Since the BT never belonged to me, I was prepared for such a day (emotionally)
The choices I had in mind: mind you they do not mix well but still are what I desire, despite their comparisons being unfair.

However this might need mention since I love the concept. I have always wanted something that would give me stereo sound without having to go for a full headset. Doesn't matter even if the sound is actually mono but streamed to both ears. It looks like this- 



Spoiler



*ecx.images-amazon.com/images/I/318F%2BC-1ZkL._SL500_AA300_.jpg



*Options:*


First up, overpriced beauties, I had intended would replace my trusty old Nokia BT 
1.Bose Bluetooth headset Series 2 -8k to 9k (Ok forget this one)
2.Sennheiser VMX 200 - 7k (I guess)​I don't know if I will be able to afford those (ever) so I had a few modest choices too:
3.Exact same Nokia BT that I used was the second choice; then these:
4.Plantronics-headset-m1100
5.Amazon.com: Plantronics Voyager 855 Bluetooth Headset (Black): Cell Phones & Accessories - (an option I never saw in retail)​
My first choice of a mono BT headset, it's this. Reason I don't have it is 'coz it's US exclusive and I need to wait for someone to drop by.
6.Tritton Switchblade​


Spoiler



*www.trittonusa.com/imgs/detail/switchblade/gal-02.jpg



Coming to stereo headsets which I have enlisted were/are:

1.Logitech wireless headset -3k - I wanted to get these for long but they are not exactly portable and since I have a SS V1 and Sony wireless headset already, I am not sure if this will make a good addition. 
2.Plantronics-headset-backbeat-903+ - this is among my strongest choices but complains about a weak microphone dashed my hopes (and is the reason for this thread actually)
3.Nokia BH 505  - these are good but I want something flexible​Some exotic choices:
Sennheiser MM100​

Rejected list:
Flipkart.com: Sony Ericsson Headset MW600: Headset
All BT without noise cancellation feature
All ill fitting BT headsets


----------------------

I am confused whether to go for stereo BT or mono BT headset 

I initially considered buying two headsets but that seems a waste of money.

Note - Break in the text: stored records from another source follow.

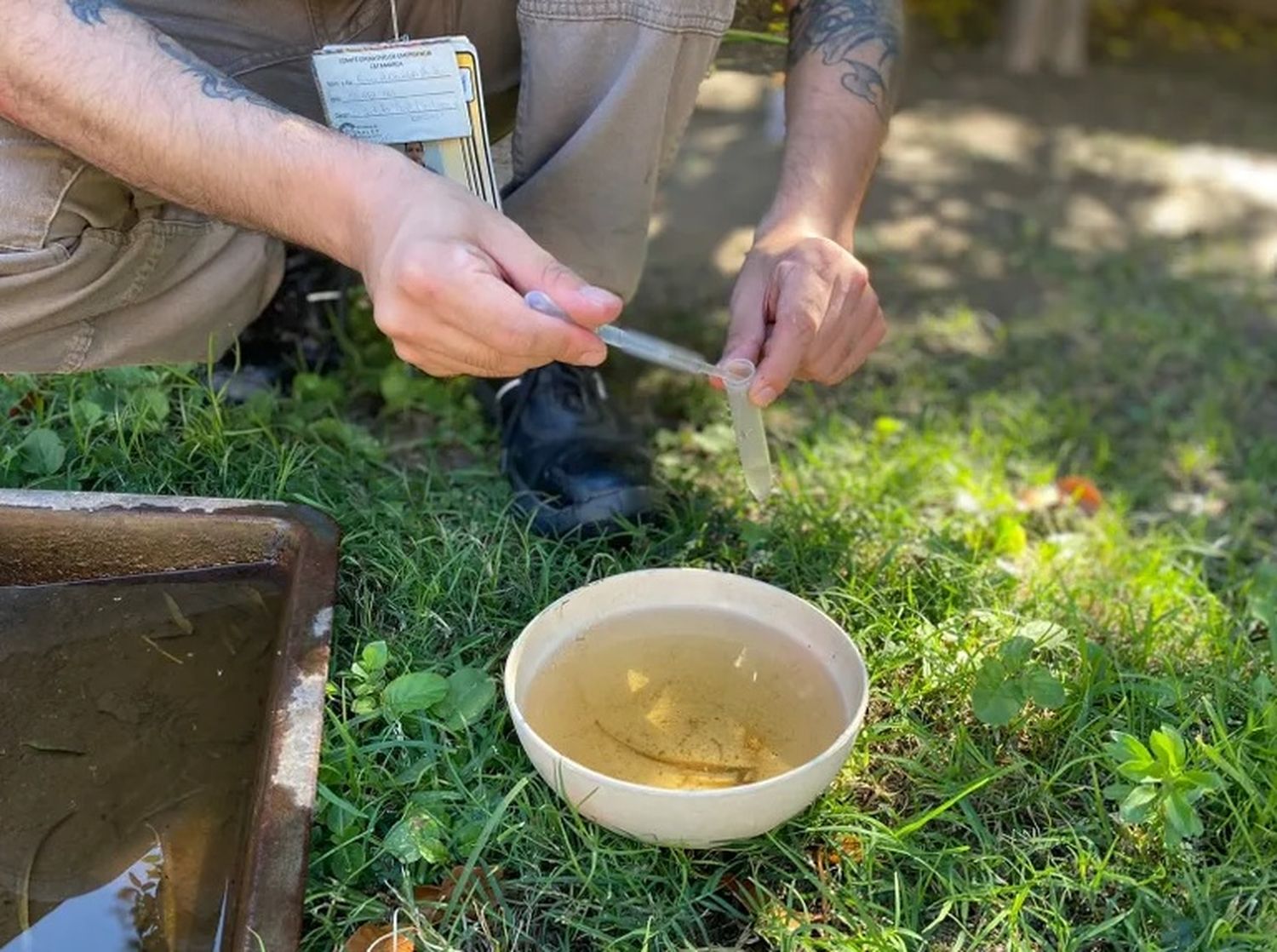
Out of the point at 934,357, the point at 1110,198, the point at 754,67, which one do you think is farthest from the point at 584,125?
the point at 1110,198

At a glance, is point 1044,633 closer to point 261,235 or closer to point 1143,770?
point 1143,770

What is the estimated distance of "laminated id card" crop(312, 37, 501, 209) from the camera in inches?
59.7

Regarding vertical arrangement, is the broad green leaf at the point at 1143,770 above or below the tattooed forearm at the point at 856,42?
below

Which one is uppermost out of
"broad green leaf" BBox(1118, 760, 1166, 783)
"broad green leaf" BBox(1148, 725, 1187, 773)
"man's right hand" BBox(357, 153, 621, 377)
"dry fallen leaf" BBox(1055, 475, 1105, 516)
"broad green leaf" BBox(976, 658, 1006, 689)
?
"man's right hand" BBox(357, 153, 621, 377)

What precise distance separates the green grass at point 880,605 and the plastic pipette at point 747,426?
175 millimetres

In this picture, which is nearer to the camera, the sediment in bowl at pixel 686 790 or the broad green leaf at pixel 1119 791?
the sediment in bowl at pixel 686 790

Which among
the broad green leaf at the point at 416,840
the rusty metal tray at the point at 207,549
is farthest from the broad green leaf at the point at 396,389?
the broad green leaf at the point at 416,840

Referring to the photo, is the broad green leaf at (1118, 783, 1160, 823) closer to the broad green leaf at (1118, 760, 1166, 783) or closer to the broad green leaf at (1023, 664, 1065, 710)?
the broad green leaf at (1118, 760, 1166, 783)

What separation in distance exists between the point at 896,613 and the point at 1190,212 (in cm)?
219

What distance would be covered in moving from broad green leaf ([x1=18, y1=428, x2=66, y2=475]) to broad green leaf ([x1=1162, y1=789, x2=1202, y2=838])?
1.35 metres

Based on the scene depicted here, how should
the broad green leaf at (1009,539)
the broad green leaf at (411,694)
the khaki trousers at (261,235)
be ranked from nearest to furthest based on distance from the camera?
the broad green leaf at (411,694), the khaki trousers at (261,235), the broad green leaf at (1009,539)

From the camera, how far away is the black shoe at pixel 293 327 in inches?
78.7

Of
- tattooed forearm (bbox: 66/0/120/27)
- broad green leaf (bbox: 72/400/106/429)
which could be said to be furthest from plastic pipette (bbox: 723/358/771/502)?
broad green leaf (bbox: 72/400/106/429)

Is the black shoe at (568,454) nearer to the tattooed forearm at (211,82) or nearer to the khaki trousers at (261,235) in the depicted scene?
the khaki trousers at (261,235)
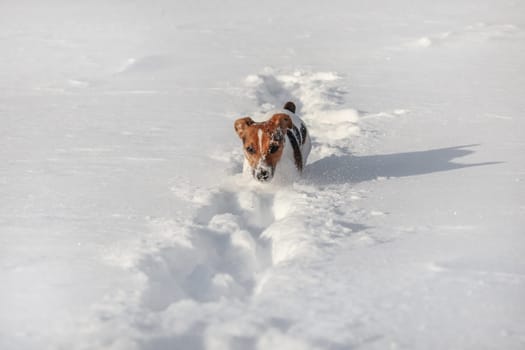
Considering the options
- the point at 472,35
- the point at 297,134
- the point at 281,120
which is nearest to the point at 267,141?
the point at 281,120

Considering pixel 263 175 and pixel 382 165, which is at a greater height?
pixel 263 175

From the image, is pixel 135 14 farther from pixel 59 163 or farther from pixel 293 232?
pixel 293 232

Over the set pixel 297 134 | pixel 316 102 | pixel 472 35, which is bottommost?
pixel 472 35

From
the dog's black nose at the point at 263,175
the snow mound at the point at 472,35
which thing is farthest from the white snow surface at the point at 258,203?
the snow mound at the point at 472,35

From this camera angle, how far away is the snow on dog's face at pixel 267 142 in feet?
21.6

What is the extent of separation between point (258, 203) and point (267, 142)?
56 cm

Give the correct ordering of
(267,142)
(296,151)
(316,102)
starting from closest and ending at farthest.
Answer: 1. (267,142)
2. (296,151)
3. (316,102)

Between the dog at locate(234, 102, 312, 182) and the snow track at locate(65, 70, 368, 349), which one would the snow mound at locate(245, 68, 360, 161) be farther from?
the dog at locate(234, 102, 312, 182)

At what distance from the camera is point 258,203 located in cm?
638

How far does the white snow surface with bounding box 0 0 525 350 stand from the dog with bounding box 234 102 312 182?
17 centimetres

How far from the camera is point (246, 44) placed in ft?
47.8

Not sure what to do now.


----------



## Sarath (Mar 5, 2012)

*BT headset?*

anyone


----------



## Vamsigov (Mar 5, 2012)

hai your blue tooth head set in under warranty period they replace it but, if it is not then you have to buy new one only with added features than before but in same brand you can try ok! 
go for it !


----------



## dashing.sujay (Mar 5, 2012)

When I was searching BT headset for my phone, I was lured by mw600 (IDK why you rejected), but the price kept me off. One thing I learnt, good BT headsets come at a price, so I dumped them and went for a wired one.


----------



## Lucky_star (Mar 5, 2012)

Why did you reject the MW600? Any specific reason? Read many good reviews about it and I'm planning to buy it(the black one) next month.


----------



## Sarath (Mar 5, 2012)

I want something like a proper BT headset, just to talk. Initially I though of getting the MW600 and connecting my IEMs to it. But I don't think it is any different from the normal headset in it's function. Also while driving it will be difficult to use. It's a nice device but not suiting my current requirements. 

Currently really want this one: tritton switchblade; but realistically not possible. How are the el cheapo BT headsets? that sell for around 1k? Are they any good. Can do with temporary one for now. 

No one uses BT headset?


----------



## Sarath (Mar 25, 2012)

I was about to buy a entry level BT headset but soon realised that I had a taste of a good mid-ranged noise-cancelling headset so I might be very disappointed with a budget one. Hence decided to save up and get a good one, once and for all.

I have come out of the confusion and decided to indulge in a BT headset for the phone (only) now. Here are my final options: 

1. Buy BlueAnt Q2 Voice Bluetooth Headset (Black) at Best Price in India - Also find Specifications, Photos, Features & Reviews @5k

2. Bose Bluetooth headset Series 2 -8k to 9k 

3. Sennheiser VMX 200 - 7k 

Blueant has me really impressed but I am curious as to whether the others would wow me even further.


----------



## Lucky_star (Mar 26, 2012)

I personally feel that Bose products are over rated. No doubt on their sound quality though. I had used the Bose Triport IE Earphones for a while, and I wasn't at all impressed. It was available at 5k then. Not much idea on the BT models though.

//Offtopic: I bought the MW600 two weeks ago from eBay for 2.5k, while flipkart was 2.9k. The signal reception is excellent. I got a full signal and no drop in audio, even at 10 metres. The bundled earphones (HPM-78) are crap though.


----------